“No ocaso da dissolução, tudo é iluminado pela aura da nostalgia, até a guilhotina.”
― Milan Kundera, A insustentável leveza do ser

 

(É verdade que este título se adequa a quase tudo. Do governo à vida profissional, passando pelos desportos, vivemos na ilusão de experimentar uma meritocracia quando, na realidade, apenas mudam as dinastias. Mesmo quando vivemos numa proclamada República. Se calhar, principalmente aí.)

Ainda não tínhamos tido tempo para deixar assentar os desejos e já o Governo tratara de nos aplacar com subidas de impostos, disfarçadas de preocupações com sustentabilidade. É verdade que Costa tem engenho e arte mas parte do seu êxito assenta inequivocamente no demérito de uma quase inexistente oposição, ocupada que está a discutir o novo pretendente ao respectivo trono. Em vez de os candidatos usarem essa oportunidade para debater a única coisa que interessa, isto é, as ideias, aquilo a que temos assistido é a sessões de luta na lama, no meio de fogueiras de vaidade. Já não é um problema de total vazio nos ideais para se tornar um caso de saúde pública e de vergonha alheia. Por favor, alguém que feche a porta. De preferência, com todos lá dentro.

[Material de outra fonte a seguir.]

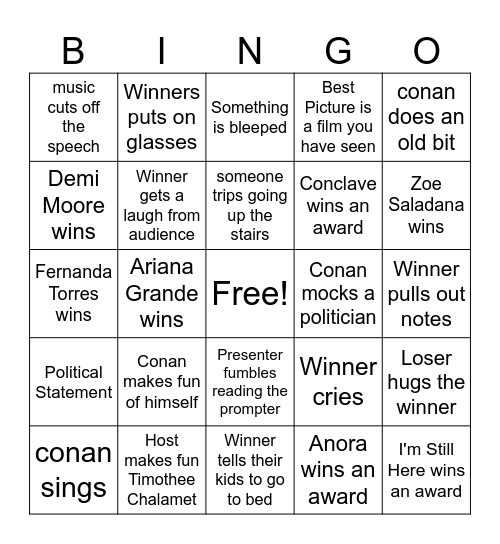 | B | I | N | G | O |
|---|---|---|---|---|
| music cuts off the speech | Winners puts on glasses | Something is bleeped | Best Picture is a film you have seen | conan does an old bit |
| Demi Moore wins | Winner gets a laugh from audience | someone trips going up the stairs | Conclave wins an award | Zoe Saladana wins |
| Fernanda Torres wins | Ariana Grande wins | Free! | Conan mocks a politician | Winner pulls out notes |
| Political Statement | Conan makes fun of himself | Presenter fumbles reading the prompter | Winner cries | Loser hugs the winner |
| conan sings | Host makes fun Timothee Chalamet | Winner tells their kids to go to bed | Anora wins an award | I'm Still Here wins an award |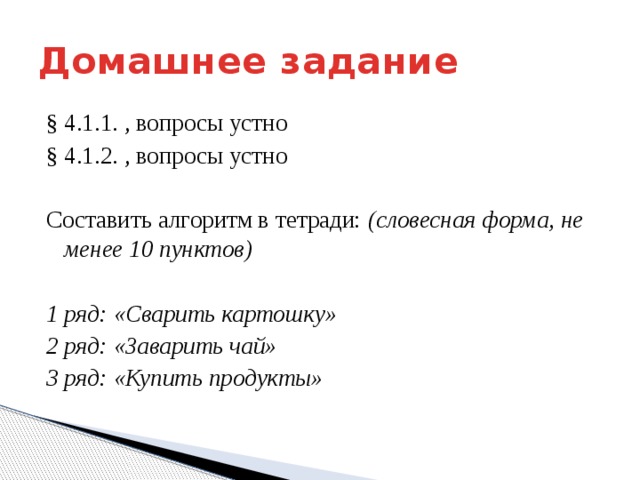 Домашнее задание

§ 4.1.1. , вопросы устно
§ 4.1.2. , вопросы устно

Составить алгоритм в тетради: (словесная форма, не менее 10 пунктов)

1 ряд: «Сварить картошку»
2 ряд: «Заварить чай»
3 ряд: «Купить продукты»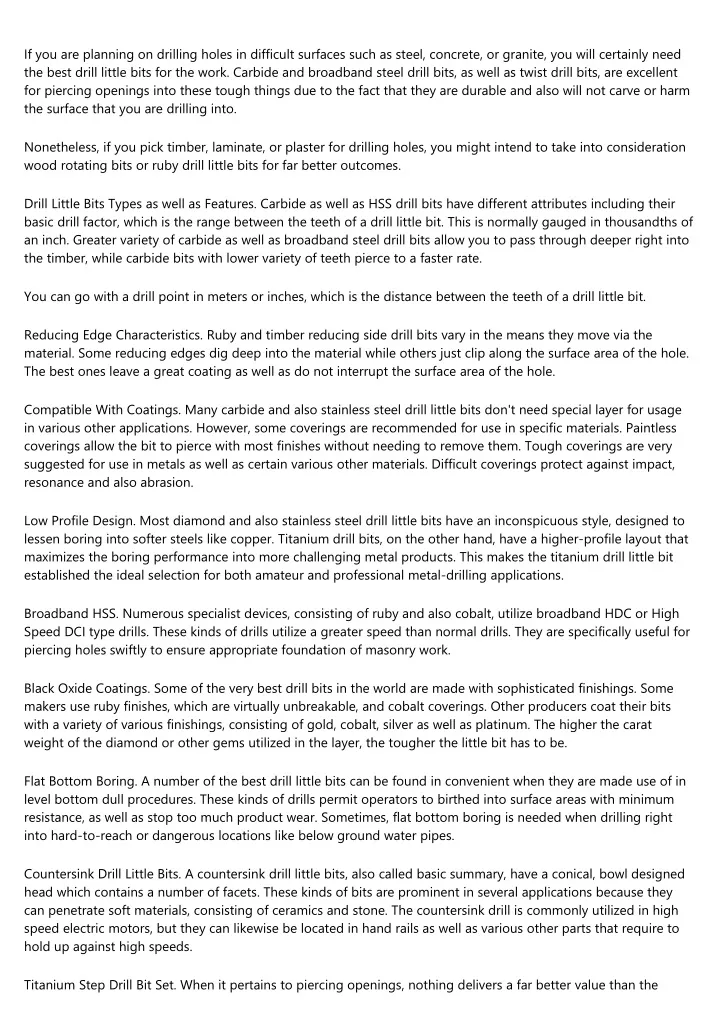 If you are planning on drilling holes in difficult surfaces such as steel, concrete, or granite, you will certainly need the best drill little bits for the work. Carbide and broadband steel drill bits, as well as twist drill bits, are excellent for piercing openings into these tough things due to the fact that they are durable and also will not carve or harm the surface that you are drilling into.

Nonetheless, if you pick timber, laminate, or plaster for drilling holes, you might intend to take into consideration wood rotating bits or ruby drill little bits for far better outcomes.

Drill Little Bits Types as well as Features. Carbide as well as HSS drill bits have different attributes including their basic drill factor, which is the range between the teeth of a drill little bit. This is normally gauged in thousandths of an inch. Greater variety of carbide as well as broadband steel drill bits allow you to pass through deeper right into the timber, while carbide bits with lower variety of teeth pierce to a faster rate.

You can go with a drill point in meters or inches, which is the distance between the teeth of a drill little bit.

Reducing Edge Characteristics. Ruby and timber reducing side drill bits vary in the means they move via the material. Some reducing edges dig deep into the material while others just clip along the surface area of the hole. The best ones leave a great coating as well as do not interrupt the surface area of the hole.

Compatible With Coatings. Many carbide and also stainless steel drill little bits don't need special layer for usage in various other applications. However, some coverings are recommended for use in specific materials. Paintless coverings allow the bit to pierce with most finishes without needing to remove them. Tough coverings are very suggested for use in metals as well as certain various other materials. Difficult coverings protect against impact, resonance and also abrasion.

Low Profile Design. Most diamond and also stainless steel drill little bits have an inconspicuous style, designed to lessen boring into softer steels like copper. Titanium drill bits, on the other hand, have a higher-profile layout that maximizes the boring performance into more challenging metal products. This makes the titanium drill little bit established the ideal selection for both amateur and professional metal-drilling applications.

Broadband HSS. Numerous specialist devices, consisting of ruby and also cobalt, utilize broadband HDC or High Speed DCI type drills. These kinds of drills utilize a greater speed than normal drills. They are specifically useful for piercing holes swiftly to ensure appropriate foundation of masonry work.

Black Oxide Coatings. Some of the very best drill bits in the world are made with sophisticated finishings. Some makers use ruby finishes, which are virtually unbreakable, and cobalt coverings. Other producers coat their bits with a variety of various finishings, consisting of gold, cobalt, silver as well as platinum. The higher the carat weight of the diamond or other gems utilized in the layer, the tougher the little bit has to be.

Flat Bottom Boring. A number of the best drill little bits can be found in convenient when they are made use of in level bottom dull procedures. These kinds of drills permit operators to birthed into surface areas with minimum resistance, as well as stop too much product wear. Sometimes, flat bottom boring is needed when drilling right into hard-to-reach or dangerous locations like below ground water pipes.

Countersink Drill Little Bits. A countersink drill little bits, also called basic summary, have a conical, bowl designed head which contains a number of facets. These kinds of bits are prominent in several applications because they can penetrate soft materials, consisting of ceramics and stone. The countersink drill is commonly utilized in high speed electric motors, but they can likewise be located in hand rails as well as various other parts that require to hold up against high speeds.

Titanium Step Drill Bit Set. When it pertains to piercing openings, nothing delivers a far better value than the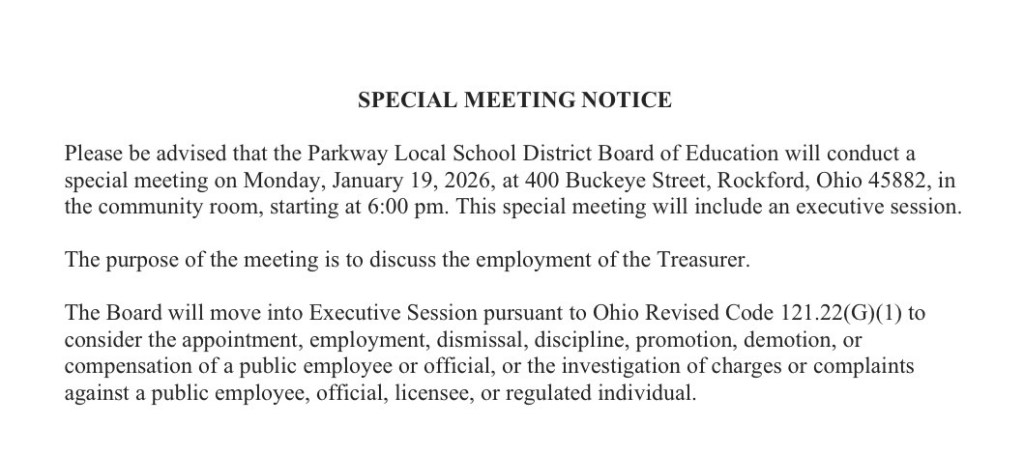 SPECIAL MEETING NOTICE

Please be advised that the Parkway Local School District Board of Education will conduct a special meeting on Monday, January 19, 2026, at 400 Buckeye Street, Rockford, Ohio 45882, in the community room, starting at 6:00 pm. This special meeting will include an executive session.

The purpose of the meeting is to discuss the employment of the Treasurer.

The Board will move into Executive Session pursuant to Ohio Revised Code 121.22(G)(1) to consider the appointment, employment, dismissal, discipline, promotion, demotion, or compensation of a public employee or official, or the investigation of charges or complaints against a public employee, official, licensee, or regulated individual.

Contudo, o que, quanto a mim, ressalta dos últimos dias são duas notícias, em qualquer dos casos chocantes.

A primeira não é tanto o homicídio do jovem estudante cabo-verdiano em Bragança, mas o facto de não se terem visto as mesmas manifestações de pesar do que por outras vítimas. Esta morte, estúpida como todas, seguramente, não mereceu a cobertura noticiosa que teria tido se os agressores fossem, chamemos pelos nomes que ainda se usam, “pretos” e a vítima “branca”. Somos um país de brandos costumes mas com um pé a fugir para um racismo encapotado, disfarçado de benevolência e de sentido de humor.

Por outro lado, permito-me assinalar os ecos trazidos à praça pública por trabalhadores do CDS, a deixar antever indícios de assédio moral, esvaziamento funcional deliberado e tentativas de pagamento de compensações inferiores ao mínimo legal. Apregoadas virtudes para, depois, se vislumbrarem vícios privados. Um qualquer partido que se propunha governar o país não pode deixar de se saber governar a si próprio, no estrito respeito da legislação vigente (e cujas indemnizações ajudou a baixar). E, aqui, como em todos os casos, quem ocupa o dito “trono” não se pode esquecer que a sua missão só faz sentido enquanto for útil para alguém que não a si próprio.

A verdadeira guerra deveria, pois, ser pelos melhores ideais. Dizem que cada país tem os políticos que merece, sendo que não precisamos de pensar muito para descobrirmos outros ainda piores. Não obstante, os nossos têm sempre encanto. Se não quando ganham, pelo menos quando vão embora.

A autora escreve de acordo com a antiga ortografia.